The problem: Would you print the records as they stand, down to the last character?

(Stored items)
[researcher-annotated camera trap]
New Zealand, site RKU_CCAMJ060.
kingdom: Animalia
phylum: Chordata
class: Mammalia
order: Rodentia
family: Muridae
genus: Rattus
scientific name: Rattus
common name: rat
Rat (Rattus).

Task response:
[researcher-annotated camera trap]
New Zealand, site RKU_CCAMJ060.
kingdom: Animalia
phylum: Chordata
class: Mammalia
order: Rodentia
family: Muridae
genus: Rattus
scientific name: Rattus
common name: rat
Rat (Rattus).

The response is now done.